*Directive*:
Each entry that follows is to be retyped exactly. Pictures do not belong in the copy.

*Material supplied*:

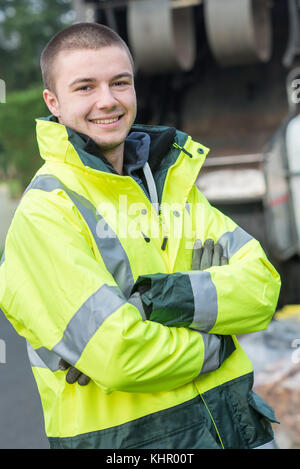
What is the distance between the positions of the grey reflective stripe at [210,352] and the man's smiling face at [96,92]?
527 millimetres

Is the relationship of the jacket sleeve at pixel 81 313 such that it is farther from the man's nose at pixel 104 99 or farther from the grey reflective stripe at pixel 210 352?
the man's nose at pixel 104 99

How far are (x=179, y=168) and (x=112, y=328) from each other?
0.56 metres

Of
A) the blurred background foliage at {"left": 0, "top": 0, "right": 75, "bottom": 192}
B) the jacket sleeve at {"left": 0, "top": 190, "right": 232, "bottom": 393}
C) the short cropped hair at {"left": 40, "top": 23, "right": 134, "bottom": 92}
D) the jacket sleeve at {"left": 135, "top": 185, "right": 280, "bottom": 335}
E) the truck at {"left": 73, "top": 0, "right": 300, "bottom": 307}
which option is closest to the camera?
the jacket sleeve at {"left": 0, "top": 190, "right": 232, "bottom": 393}

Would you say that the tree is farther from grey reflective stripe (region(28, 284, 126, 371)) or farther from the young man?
grey reflective stripe (region(28, 284, 126, 371))

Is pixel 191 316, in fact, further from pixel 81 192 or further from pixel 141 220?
pixel 81 192

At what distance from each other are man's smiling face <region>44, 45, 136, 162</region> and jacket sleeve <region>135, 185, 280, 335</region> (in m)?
0.37

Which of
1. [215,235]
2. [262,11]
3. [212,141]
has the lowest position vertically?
[212,141]

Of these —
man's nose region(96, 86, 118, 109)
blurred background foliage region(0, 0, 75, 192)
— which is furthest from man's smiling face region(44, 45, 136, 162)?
blurred background foliage region(0, 0, 75, 192)

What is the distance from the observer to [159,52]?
224 inches

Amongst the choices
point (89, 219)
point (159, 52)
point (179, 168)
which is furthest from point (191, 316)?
point (159, 52)

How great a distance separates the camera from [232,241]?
1669 mm

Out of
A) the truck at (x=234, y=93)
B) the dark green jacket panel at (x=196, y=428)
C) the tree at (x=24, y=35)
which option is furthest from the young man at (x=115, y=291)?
the tree at (x=24, y=35)

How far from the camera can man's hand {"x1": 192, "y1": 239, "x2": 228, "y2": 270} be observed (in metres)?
1.58

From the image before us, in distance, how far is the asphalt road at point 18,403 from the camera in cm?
316
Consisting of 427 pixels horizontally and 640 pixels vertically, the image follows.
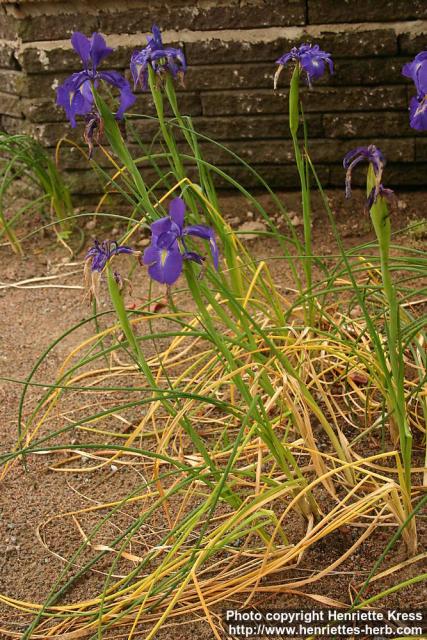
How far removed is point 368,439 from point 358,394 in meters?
0.13

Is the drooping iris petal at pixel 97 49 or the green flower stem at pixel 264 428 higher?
the drooping iris petal at pixel 97 49

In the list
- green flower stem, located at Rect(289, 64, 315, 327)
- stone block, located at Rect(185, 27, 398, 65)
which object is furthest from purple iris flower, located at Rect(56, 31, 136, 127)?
stone block, located at Rect(185, 27, 398, 65)

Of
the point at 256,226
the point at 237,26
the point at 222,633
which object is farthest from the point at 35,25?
the point at 222,633

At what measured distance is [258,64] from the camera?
3174 millimetres

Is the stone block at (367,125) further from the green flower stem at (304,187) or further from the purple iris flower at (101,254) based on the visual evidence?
the purple iris flower at (101,254)

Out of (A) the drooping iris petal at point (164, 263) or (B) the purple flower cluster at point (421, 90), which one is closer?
(A) the drooping iris petal at point (164, 263)

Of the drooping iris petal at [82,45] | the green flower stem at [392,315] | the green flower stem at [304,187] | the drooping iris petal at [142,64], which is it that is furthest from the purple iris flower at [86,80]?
the green flower stem at [392,315]

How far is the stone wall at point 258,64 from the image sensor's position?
305cm

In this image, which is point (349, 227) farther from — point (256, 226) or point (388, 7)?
point (388, 7)

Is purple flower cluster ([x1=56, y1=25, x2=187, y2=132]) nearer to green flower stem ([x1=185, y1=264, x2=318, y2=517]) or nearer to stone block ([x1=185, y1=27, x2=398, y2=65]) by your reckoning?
green flower stem ([x1=185, y1=264, x2=318, y2=517])

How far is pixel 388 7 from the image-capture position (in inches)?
118

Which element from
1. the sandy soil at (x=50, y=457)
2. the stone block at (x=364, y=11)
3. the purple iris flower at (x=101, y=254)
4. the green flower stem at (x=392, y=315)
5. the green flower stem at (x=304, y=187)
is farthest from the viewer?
the stone block at (x=364, y=11)

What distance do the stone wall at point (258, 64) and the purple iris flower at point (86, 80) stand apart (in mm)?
1673

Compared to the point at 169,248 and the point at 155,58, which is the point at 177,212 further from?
the point at 155,58
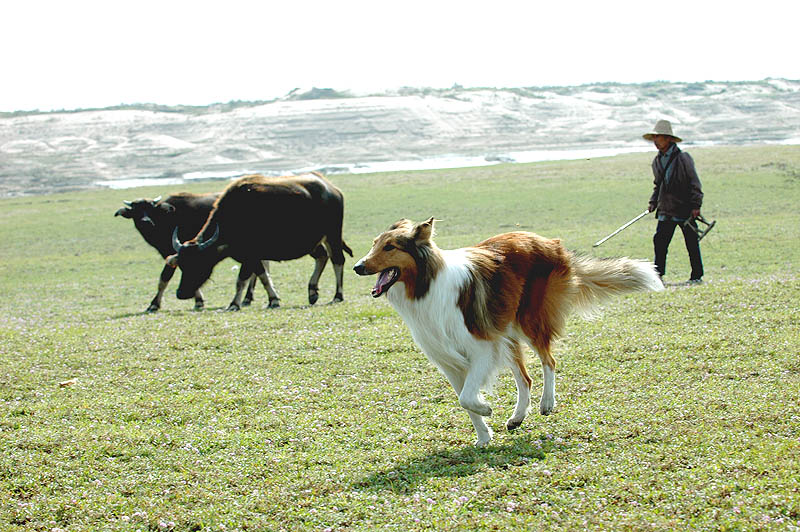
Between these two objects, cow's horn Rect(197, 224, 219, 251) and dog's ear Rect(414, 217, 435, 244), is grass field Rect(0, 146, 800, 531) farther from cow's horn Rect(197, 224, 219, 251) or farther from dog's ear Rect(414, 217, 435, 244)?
dog's ear Rect(414, 217, 435, 244)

*Exercise response*:
What is the distance between the positions of the grey reflective stripe at [210,352] and the man's smiling face at [96,92]?
527 millimetres

Is the relationship of the jacket sleeve at pixel 81 313 such that it is farther from the man's nose at pixel 104 99 or farther from the grey reflective stripe at pixel 210 352?
the man's nose at pixel 104 99

How far are (x=179, y=168) and (x=112, y=328) from each other?
0.56 metres

Of
A) the blurred background foliage at {"left": 0, "top": 0, "right": 75, "bottom": 192}
B) the jacket sleeve at {"left": 0, "top": 190, "right": 232, "bottom": 393}
C) the short cropped hair at {"left": 40, "top": 23, "right": 134, "bottom": 92}
D) the jacket sleeve at {"left": 135, "top": 185, "right": 280, "bottom": 335}
E) the truck at {"left": 73, "top": 0, "right": 300, "bottom": 307}
which option is closest to the camera?
the jacket sleeve at {"left": 0, "top": 190, "right": 232, "bottom": 393}

Would you say that the tree is farther from grey reflective stripe (region(28, 284, 126, 371)) or farther from the young man?
grey reflective stripe (region(28, 284, 126, 371))

Is pixel 191 316, in fact, further from pixel 81 192 or further from pixel 141 220?
pixel 81 192

At what distance from each other are man's smiling face <region>44, 45, 136, 162</region> and jacket sleeve <region>135, 185, 280, 335</region> (in m)?
0.37

Which of
1. [215,235]
2. [262,11]
3. [212,141]
has the lowest position vertically?
[212,141]

Of these —
man's nose region(96, 86, 118, 109)
blurred background foliage region(0, 0, 75, 192)
— which is furthest from man's smiling face region(44, 45, 136, 162)?
blurred background foliage region(0, 0, 75, 192)

What is the distance from the observer to [159,52]?
224 inches

Amongst the choices
point (89, 219)
point (159, 52)
point (179, 168)
which is furthest from point (191, 316)?
point (159, 52)

How great a distance separates the camera from [232,241]?
1669 mm

Out of
A) the truck at (x=234, y=93)
B) the dark green jacket panel at (x=196, y=428)
C) the tree at (x=24, y=35)
which option is furthest from the young man at (x=115, y=291)?
the tree at (x=24, y=35)

How far from the camera can man's hand {"x1": 192, "y1": 239, "x2": 228, "y2": 270} be observed (in metres)?
1.58

From the image before us, in distance, how far is the asphalt road at point 18,403 from the camera in cm?
316
Consisting of 427 pixels horizontally and 640 pixels vertically, the image follows.
How far removed is point 368,439 from point 358,394 in meters?
0.13

Is the drooping iris petal at pixel 97 49 or the green flower stem at pixel 264 428 higher?
the drooping iris petal at pixel 97 49

In the list
- green flower stem, located at Rect(289, 64, 315, 327)
- stone block, located at Rect(185, 27, 398, 65)
which object is furthest from purple iris flower, located at Rect(56, 31, 136, 127)?
stone block, located at Rect(185, 27, 398, 65)

Of
the point at 256,226
the point at 237,26
the point at 222,633
which object is farthest from the point at 35,25?
the point at 222,633

At what measured distance is [258,64] from the camera?
3174 millimetres

Is the stone block at (367,125) further from the green flower stem at (304,187) or further from the purple iris flower at (101,254) based on the visual evidence?
the purple iris flower at (101,254)

Out of (A) the drooping iris petal at point (164, 263) or (B) the purple flower cluster at point (421, 90), which one is closer?
(A) the drooping iris petal at point (164, 263)

Of the drooping iris petal at [82,45] | the green flower stem at [392,315] | the green flower stem at [304,187] | the drooping iris petal at [142,64], which is it that is furthest from the purple iris flower at [86,80]?
the green flower stem at [392,315]

How far is the stone wall at point 258,64 from the image sensor's position?
305cm

In this image, which is point (349, 227) farther from — point (256, 226) or point (388, 7)?
point (388, 7)

Is purple flower cluster ([x1=56, y1=25, x2=187, y2=132]) nearer to green flower stem ([x1=185, y1=264, x2=318, y2=517]) or nearer to stone block ([x1=185, y1=27, x2=398, y2=65]) by your reckoning?
green flower stem ([x1=185, y1=264, x2=318, y2=517])

How far is pixel 388 7 from the image-capture position (in inches)?
118

Which element from
1. the sandy soil at (x=50, y=457)
2. the stone block at (x=364, y=11)
3. the purple iris flower at (x=101, y=254)
4. the green flower stem at (x=392, y=315)
5. the green flower stem at (x=304, y=187)
is farthest from the viewer?
the stone block at (x=364, y=11)

What distance do the stone wall at point (258, 64) and the purple iris flower at point (86, 80) stand apart (in mm)?
1673

Compared to the point at 169,248 and the point at 155,58, which is the point at 177,212 further from?
the point at 155,58
Between these two objects, cow's horn Rect(197, 224, 219, 251) and dog's ear Rect(414, 217, 435, 244), is grass field Rect(0, 146, 800, 531) farther from cow's horn Rect(197, 224, 219, 251) or farther from dog's ear Rect(414, 217, 435, 244)?
dog's ear Rect(414, 217, 435, 244)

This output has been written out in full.